Si chiama Giuseppe Salvatore, è di Monza ma vive da molti anni a Siena dove gestisce un vivaio insieme a un amico. Laureato all’Università degli studi di Milano in Scienze biologiche. Segni particolari: senso dell’umorismo molto elevato. Quasi ogni giorno pubblica sulla sua bacheca di Facebook poesie bellissime e pensieri divertenti, spesso autoironici (stamattina ho già perso 300 calorie, brioche spatasciata sul pavimento).
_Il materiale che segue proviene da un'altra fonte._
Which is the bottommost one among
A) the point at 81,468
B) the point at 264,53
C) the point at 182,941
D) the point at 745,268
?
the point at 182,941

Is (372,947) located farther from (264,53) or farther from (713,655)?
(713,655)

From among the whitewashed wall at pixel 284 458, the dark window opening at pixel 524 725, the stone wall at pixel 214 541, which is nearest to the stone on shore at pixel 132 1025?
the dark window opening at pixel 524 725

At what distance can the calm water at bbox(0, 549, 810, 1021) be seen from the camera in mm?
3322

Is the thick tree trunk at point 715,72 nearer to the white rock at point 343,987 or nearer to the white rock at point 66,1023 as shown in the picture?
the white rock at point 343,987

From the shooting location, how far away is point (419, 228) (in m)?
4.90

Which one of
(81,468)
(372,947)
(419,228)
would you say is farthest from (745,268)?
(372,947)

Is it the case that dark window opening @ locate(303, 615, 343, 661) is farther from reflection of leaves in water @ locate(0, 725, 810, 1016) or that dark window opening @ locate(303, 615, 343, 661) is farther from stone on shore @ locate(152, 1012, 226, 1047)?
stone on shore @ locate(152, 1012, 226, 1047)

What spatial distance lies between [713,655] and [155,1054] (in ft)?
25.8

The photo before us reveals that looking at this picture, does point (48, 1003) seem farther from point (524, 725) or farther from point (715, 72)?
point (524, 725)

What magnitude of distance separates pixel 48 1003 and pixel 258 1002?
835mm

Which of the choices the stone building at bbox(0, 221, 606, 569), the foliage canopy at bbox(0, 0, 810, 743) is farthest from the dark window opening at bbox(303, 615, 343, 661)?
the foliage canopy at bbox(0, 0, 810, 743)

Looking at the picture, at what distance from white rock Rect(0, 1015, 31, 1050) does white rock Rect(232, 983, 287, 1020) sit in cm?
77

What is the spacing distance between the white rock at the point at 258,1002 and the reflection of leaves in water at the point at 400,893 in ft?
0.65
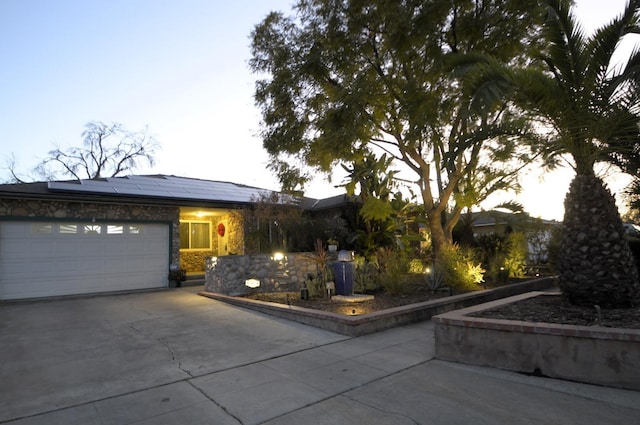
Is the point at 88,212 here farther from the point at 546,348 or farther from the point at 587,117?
the point at 587,117

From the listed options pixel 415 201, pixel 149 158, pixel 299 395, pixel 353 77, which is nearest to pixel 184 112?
pixel 353 77

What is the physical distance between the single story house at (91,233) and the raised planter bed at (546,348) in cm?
1074

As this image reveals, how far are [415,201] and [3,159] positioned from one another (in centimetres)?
3271

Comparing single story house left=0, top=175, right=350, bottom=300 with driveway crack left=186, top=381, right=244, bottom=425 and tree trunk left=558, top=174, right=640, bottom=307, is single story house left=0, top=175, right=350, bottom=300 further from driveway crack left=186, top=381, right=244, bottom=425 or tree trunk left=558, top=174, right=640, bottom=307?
tree trunk left=558, top=174, right=640, bottom=307

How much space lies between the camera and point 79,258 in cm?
1177

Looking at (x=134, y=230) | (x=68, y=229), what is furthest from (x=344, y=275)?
(x=68, y=229)

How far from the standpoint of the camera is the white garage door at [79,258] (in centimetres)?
1087

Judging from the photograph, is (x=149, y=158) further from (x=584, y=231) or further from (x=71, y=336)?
(x=584, y=231)

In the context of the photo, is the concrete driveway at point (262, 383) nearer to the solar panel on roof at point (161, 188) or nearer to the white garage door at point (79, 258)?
the white garage door at point (79, 258)

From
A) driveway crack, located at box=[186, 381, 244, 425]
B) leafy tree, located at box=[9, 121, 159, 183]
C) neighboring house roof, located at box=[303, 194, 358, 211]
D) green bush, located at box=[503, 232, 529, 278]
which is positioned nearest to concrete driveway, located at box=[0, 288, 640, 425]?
driveway crack, located at box=[186, 381, 244, 425]

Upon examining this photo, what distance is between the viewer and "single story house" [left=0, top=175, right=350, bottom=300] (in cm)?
1091

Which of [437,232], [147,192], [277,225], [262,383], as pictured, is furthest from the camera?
[147,192]

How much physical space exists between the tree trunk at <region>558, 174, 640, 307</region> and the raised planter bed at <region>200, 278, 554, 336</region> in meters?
2.81

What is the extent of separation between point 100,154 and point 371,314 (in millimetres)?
31087
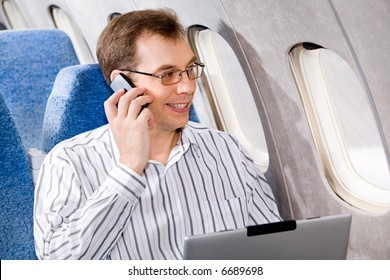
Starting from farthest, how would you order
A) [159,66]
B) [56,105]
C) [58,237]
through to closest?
[56,105] < [159,66] < [58,237]

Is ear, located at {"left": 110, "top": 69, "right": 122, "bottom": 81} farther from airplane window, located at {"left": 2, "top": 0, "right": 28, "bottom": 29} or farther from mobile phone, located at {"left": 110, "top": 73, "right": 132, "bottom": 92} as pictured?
airplane window, located at {"left": 2, "top": 0, "right": 28, "bottom": 29}

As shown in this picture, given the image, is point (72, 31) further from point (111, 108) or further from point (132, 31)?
point (111, 108)

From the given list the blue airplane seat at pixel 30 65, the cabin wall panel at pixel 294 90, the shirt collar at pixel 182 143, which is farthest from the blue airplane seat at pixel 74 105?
the blue airplane seat at pixel 30 65

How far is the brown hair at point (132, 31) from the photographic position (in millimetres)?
2102

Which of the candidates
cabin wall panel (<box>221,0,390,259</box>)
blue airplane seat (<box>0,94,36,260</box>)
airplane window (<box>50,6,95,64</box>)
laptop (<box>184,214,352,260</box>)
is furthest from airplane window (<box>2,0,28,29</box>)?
laptop (<box>184,214,352,260</box>)

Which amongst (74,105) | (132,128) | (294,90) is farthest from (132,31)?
(294,90)

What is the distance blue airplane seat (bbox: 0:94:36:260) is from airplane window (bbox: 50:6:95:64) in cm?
402

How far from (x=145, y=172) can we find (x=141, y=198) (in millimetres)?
90

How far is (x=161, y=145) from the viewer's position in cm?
221

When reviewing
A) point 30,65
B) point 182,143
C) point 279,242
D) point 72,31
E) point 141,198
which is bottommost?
point 279,242
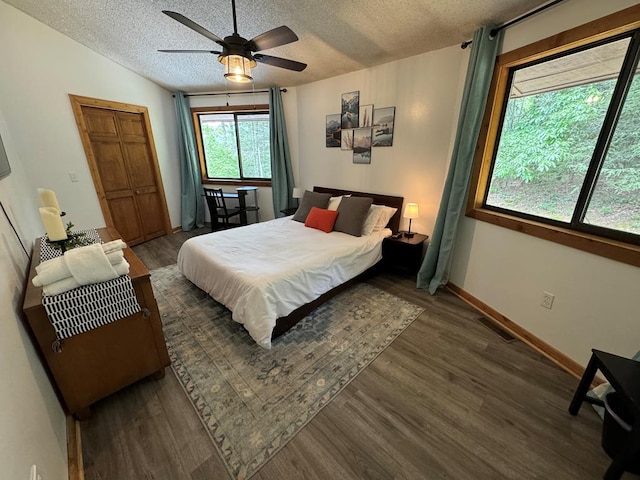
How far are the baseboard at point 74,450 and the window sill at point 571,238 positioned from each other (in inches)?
121

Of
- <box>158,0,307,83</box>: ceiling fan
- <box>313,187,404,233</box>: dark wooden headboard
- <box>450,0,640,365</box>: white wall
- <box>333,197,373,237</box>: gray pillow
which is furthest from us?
<box>313,187,404,233</box>: dark wooden headboard

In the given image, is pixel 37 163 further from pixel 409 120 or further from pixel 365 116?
pixel 409 120

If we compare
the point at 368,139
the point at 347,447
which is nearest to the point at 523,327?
the point at 347,447

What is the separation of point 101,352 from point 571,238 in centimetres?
303

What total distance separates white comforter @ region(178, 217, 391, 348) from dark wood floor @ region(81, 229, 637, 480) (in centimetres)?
67

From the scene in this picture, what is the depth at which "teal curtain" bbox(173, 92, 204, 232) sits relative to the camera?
180 inches

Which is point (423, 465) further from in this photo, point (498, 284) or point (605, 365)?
point (498, 284)

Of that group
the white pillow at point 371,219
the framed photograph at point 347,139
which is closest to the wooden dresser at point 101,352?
the white pillow at point 371,219

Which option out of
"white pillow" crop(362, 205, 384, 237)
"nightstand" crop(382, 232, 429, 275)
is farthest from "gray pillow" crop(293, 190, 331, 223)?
"nightstand" crop(382, 232, 429, 275)

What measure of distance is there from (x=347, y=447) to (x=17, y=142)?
421 cm

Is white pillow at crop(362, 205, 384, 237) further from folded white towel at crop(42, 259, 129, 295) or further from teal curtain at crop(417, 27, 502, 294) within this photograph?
folded white towel at crop(42, 259, 129, 295)

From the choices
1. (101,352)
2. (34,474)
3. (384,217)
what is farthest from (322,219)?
(34,474)

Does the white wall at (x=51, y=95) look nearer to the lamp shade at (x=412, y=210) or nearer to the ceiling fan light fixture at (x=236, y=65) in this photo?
the ceiling fan light fixture at (x=236, y=65)

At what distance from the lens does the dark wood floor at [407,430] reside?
1.22 m
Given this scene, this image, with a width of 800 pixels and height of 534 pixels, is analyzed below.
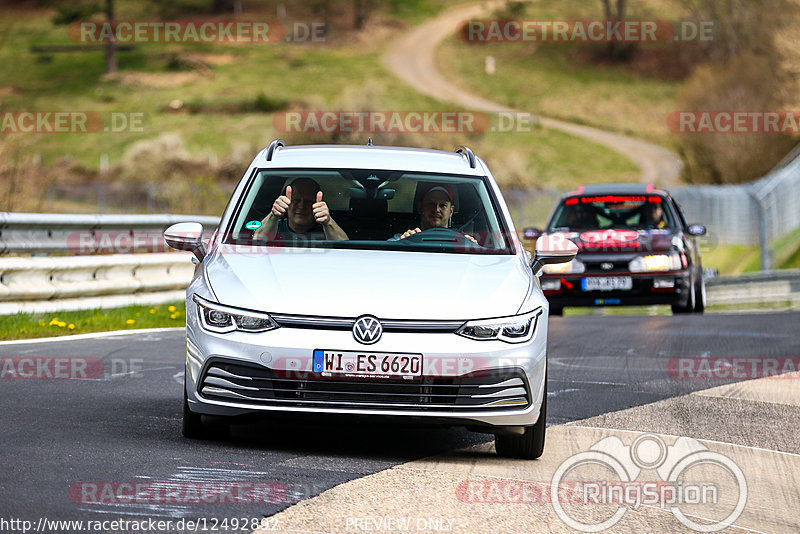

Ha un’età indefinibile, che spazia dal primo vagito all’ultimo silenzio dell’universo: l’età dei poeti. Mi è capitato di leggere una sua poesia e poi un’altra e si è subito attivato l’effetto ciliegia: una tira l’altra. Anche Giuseppe si è messo a leggere le mie cose e ci siamo trovati simpatici. Mi sento sempre bene con gli uomini spiritosi, mi sento libero, e sentirsi liberi è quello che capita a interagire con Giuseppe, a leggere le sue battute o i suoi versi.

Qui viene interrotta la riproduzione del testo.